When using Dynamic Translation, AI Search bypasses the caches and returns no answer for the Now Assist Q&A Genius Result.
-
online: Use the first-level and second-level caches and the Now LLM Service to find Now Assist Q&A Genius Result answers.
AI Search looks in the first-level cache for Now Assist Q&A Genius Result answers that exactly match your search query and Knowledge article result. If it doesn't find a matching answer, it uses semantic vector search to look for answers that match the meaning of your query in the second-level cache. If no cached answers match your query and Knowledge article result, AI Search submits the query and article sys_id to the Now LLM Service for answer generation.
Now Assist Q&A Genius Result answers generated by the Now LLM Service populate the first-level and second-level caches.
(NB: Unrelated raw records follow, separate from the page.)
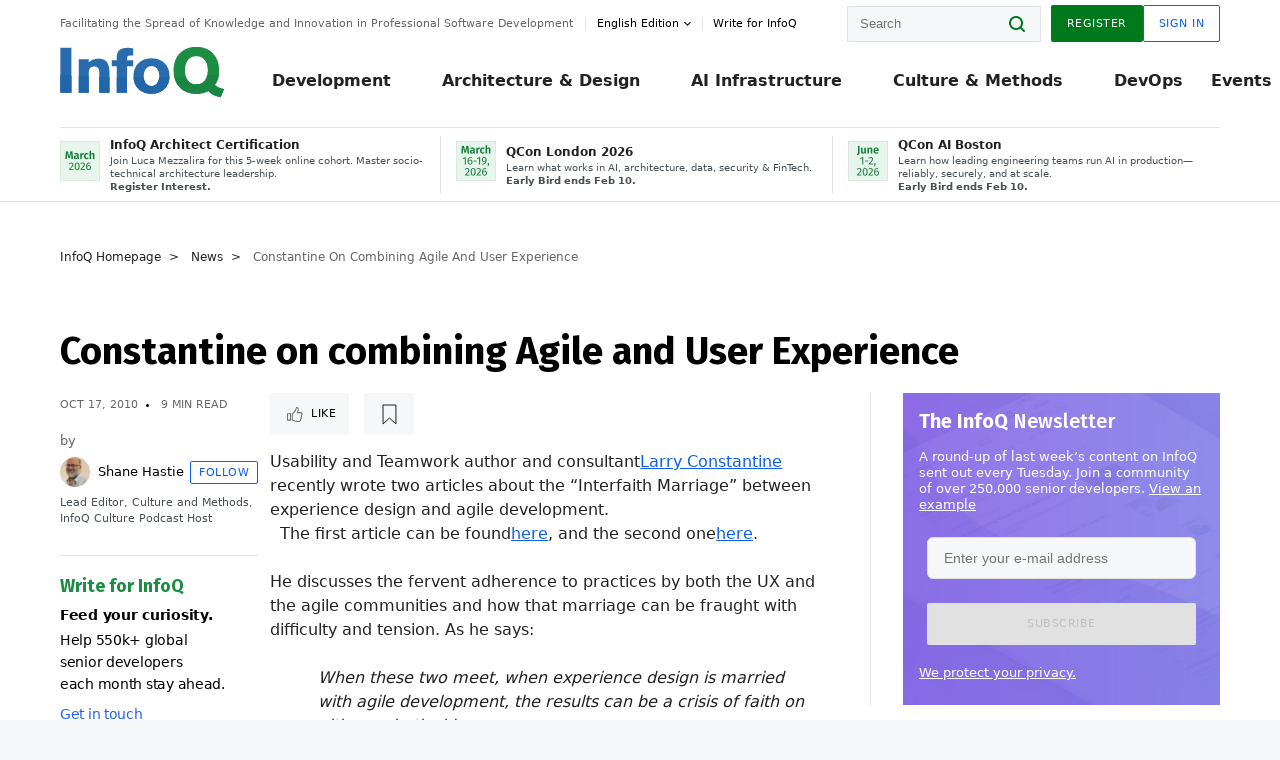

--- FILE ---
content_type: text/css
request_url: https://cdn.infoq.com/statics_s1_20260113081932/styles/prism.css
body_size: 1804
content:
/* http://prismjs.com/download.html?themes=prism&languages=[base64]&plugins=line-highlight+line-numbers */
/**
 * prism.js default theme for JavaScript, CSS and HTML
 * Based on dabblet (http://dabblet.com)
 * @author Lea Verou
 */

code[class*="language-"],
pre[class*="language-"] {
	color: black;
	text-shadow: 0 1px white;
	font-family: Consolas, Monaco, 'Andale Mono', 'Ubuntu Mono', monospace;
	direction: ltr;
	text-align: left;
	white-space: pre;
	word-spacing: normal;
	word-break: normal;
	word-wrap: normal;
	line-height: 1.5;

	-moz-tab-size: 4;
	-o-tab-size: 4;
	tab-size: 4;

	-webkit-hyphens: none;
	-moz-hyphens: none;
	-ms-hyphens: none;
	hyphens: none;
	z-index: 1000; /* infoq: make sure the block stays on top */
}

pre[class*="language-"]::-moz-selection, pre[class*="language-"] ::-moz-selection,
code[class*="language-"]::-moz-selection, code[class*="language-"] ::-moz-selection {
	text-shadow: none;
	background: #b3d4fc;
}

pre[class*="language-"]::selection, pre[class*="language-"] ::selection,
code[class*="language-"]::selection, code[class*="language-"] ::selection {
	text-shadow: none;
	background: #b3d4fc;
}

@media print {
	code[class*="language-"],
	pre[class*="language-"] {
		text-shadow: none;
	}
}

/* Code blocks */
pre[class*="language-"] {
	/*padding: 1em; infoq: changed*/
	padding: .5em;
	margin: .5em 0;
	overflow: auto;
}

:not(pre) > code[class*="language-"],
pre[class*="language-"] {
	background: #f5f2f0;
}

/* Inline code */
:not(pre) > code[class*="language-"] {
	padding: .1em;
	border-radius: .3em;
	white-space: normal;
}

.token.comment,
.token.prolog,
.token.doctype,
.token.cdata {
	color: slategray;
}

.token.punctuation {
	color: #999;
}

.namespace {
	opacity: .7;
}

.token.property,
.token.tag,
.token.boolean,
.token.number,
.token.constant,
.token.symbol,
.token.deleted {
	color: #905;
}

.token.selector,
.token.attr-name,
.token.string,
.token.char,
.token.builtin,
.token.inserted {
	color: #690;
}

.token.operator,
.token.entity,
.token.url,
.language-css .token.string,
.style .token.string {
	color: #a67f59;
	background: hsla(0, 0%, 100%, .5);
}

.token.atrule,
.token.attr-value,
.token.keyword {
	color: #07a;
}

.token.function {
	color: #DD4A68;
}

.token.regex,
.token.important,
.token.variable {
	color: #e90;
}

.token.important,
.token.bold {
	font-weight: bold;
}
.token.italic {
	font-style: italic;
}

.token.entity {
	cursor: help;
}

pre[data-line] {
	position: relative;
	padding: 1em 0 1em 3em;
}

.line-highlight {
	position: absolute;
	left: 0;
	right: 0;
	padding: inherit 0;
	margin-top: 1em; /* Same as .prism’s padding-top */

	background: hsla(24, 20%, 50%,.08);
	background: -moz-linear-gradient(left, hsla(24, 20%, 50%,.1) 70%, hsla(24, 20%, 50%,0));
	background: -webkit-linear-gradient(left, hsla(24, 20%, 50%,.1) 70%, hsla(24, 20%, 50%,0));
	background: -o-linear-gradient(left, hsla(24, 20%, 50%,.1) 70%, hsla(24, 20%, 50%,0));
	background: linear-gradient(left, hsla(24, 20%, 50%,.1) 70%, hsla(24, 20%, 50%,0));

	pointer-events: none;

	line-height: inherit;
	white-space: pre;
}

.line-highlight:before,
.line-highlight[data-end]:after {
	content: attr(data-start);
	position: absolute;
	top: .4em;
	left: .6em;
	min-width: 1em;
	padding: 0 .5em;
	background-color: hsla(24, 20%, 50%,.4);
	color: hsl(24, 20%, 95%);
	font: bold 65%/1.5 sans-serif;
	text-align: center;
	vertical-align: .3em;
	border-radius: 999px;
	text-shadow: none;
	box-shadow: 0 1px white;
}

.line-highlight[data-end]:after {
	content: attr(data-end);
	top: auto;
	bottom: .4em;
}
pre.line-numbers {
	position: relative;
	padding-left: 3.8em;
	counter-reset: linenumber;
}

pre.line-numbers > code {
	position: relative;
}

.line-numbers .line-numbers-rows {
	position: absolute;
	pointer-events: none;
	top: 0;
	font-size: 100%;
	left: -3.8em;
	width: 3em; /* works for line-numbers below 1000 lines */
	letter-spacing: -1px;
	border-right: 1px solid #999;

	-webkit-user-select: none;
	-moz-user-select: none;
	-ms-user-select: none;
	user-select: none;

}

.line-numbers-rows > span {
	pointer-events: none;
	display: block;
	counter-increment: linenumber;
}

.line-numbers-rows > span:before {
	content: counter(linenumber);
	color: #999;
	display: block;
	padding-right: 0.8em;
	text-align: right;
}
/* infoq start*/
.token a {
	color: inherit;
}
pre[class*='language-'] {
	position: relative;
}
pre[class*='language-'] > code[data-language] {
	overflow: scroll;
	/*max-height: 28em;*/
	display: block;
}
pre[class*='language-'] > code[data-language]::before {
	content: attr(data-language);
	color: black;
	background-color: #CFCFCF;
	display: inline-block;
	position: absolute;
	top: 0;
	right: 0;
	font-size: 0.9em;
	border-radius: 0 0 0 5px;
	padding: 0 0.5em;
	text-shadow: none;
}
/*infoq end*/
When using Dynamic Translation, AI Search bypasses the caches and queries the Now LLM Service to generate an answer for the Now Assist Q&A Genius Result.
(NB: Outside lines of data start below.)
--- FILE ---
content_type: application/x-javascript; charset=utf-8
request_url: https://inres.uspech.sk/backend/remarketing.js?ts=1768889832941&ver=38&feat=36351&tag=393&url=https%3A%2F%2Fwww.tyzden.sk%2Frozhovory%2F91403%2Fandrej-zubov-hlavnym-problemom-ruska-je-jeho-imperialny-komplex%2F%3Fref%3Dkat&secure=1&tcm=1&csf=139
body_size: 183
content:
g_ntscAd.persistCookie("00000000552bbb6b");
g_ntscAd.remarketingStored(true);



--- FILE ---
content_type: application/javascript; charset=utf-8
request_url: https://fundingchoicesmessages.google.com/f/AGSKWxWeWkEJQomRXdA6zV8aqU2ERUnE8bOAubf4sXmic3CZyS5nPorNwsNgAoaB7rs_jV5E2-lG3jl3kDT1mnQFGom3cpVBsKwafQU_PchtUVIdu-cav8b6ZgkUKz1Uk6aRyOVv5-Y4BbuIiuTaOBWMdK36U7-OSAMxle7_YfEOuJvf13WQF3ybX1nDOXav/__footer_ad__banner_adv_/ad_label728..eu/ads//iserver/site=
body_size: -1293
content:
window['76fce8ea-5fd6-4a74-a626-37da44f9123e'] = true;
The default operational mode is off.
Administrators can change the operational mode for the Now Assist Q&A Genius Result answer caches by setting the value for the sn_ais_assist.semantic_cache_mode system property to off, offline, or online. For details on system property settings, see Add a system property.
For more details on using Dynamic Translation with Now Assist Genius Results, see Dynamic Translation for Now Assist Q&A Genius Results.
Scheduled job for cache management
- Populate the second-level cache with results for the most frequently submitted queries found in the Search Event [sys_search_event] search signal table. For more information on this table, see Search signal tables.
- Purge all unpinned second-level cache entries that have not been used in the past seven days. Search administrators can pin results in the second-level cache table to prevent them from being purged. For more details on this procedure, see Pin cached answers for Now Assist Q&A Genius Results.
Pin cached answers for Now Assist Q&A Genius Results
Improve performance for Now Assist Q&A Genius Results by pinning frequently used answers in the second-level cache. Pinning an answer exempts it from the cache's purge mechanism.
Before you begin
The Now Assist in AI Search ServiceNow® Store application must be installed on your instance. For details on installing this application, see Install Now Assist in AI Search.
Role required: ais_admin
About this task
Search administrators can pin entries in the second-level cache for Now Assist Q&A Genius Result answers. The Update Semantic Cache scheduled job ignores pinned entries when purging the second-level cache.
Pinning frequently used entries helps improve search performance by enabling AI Search to return previously generated Now Assist Q&A Genius Result answers without submitting Knowledge articles to the Now LLM Service for answer generation.
To learn more about the second-level Now Assist Q&A Genius Result answer cache and its usage, see Caching for Now Assist Q&A Genius Results.
Procedure
Result
The Update Semantic Cache scheduled job ignores your pinned entries when purging the second-level cache.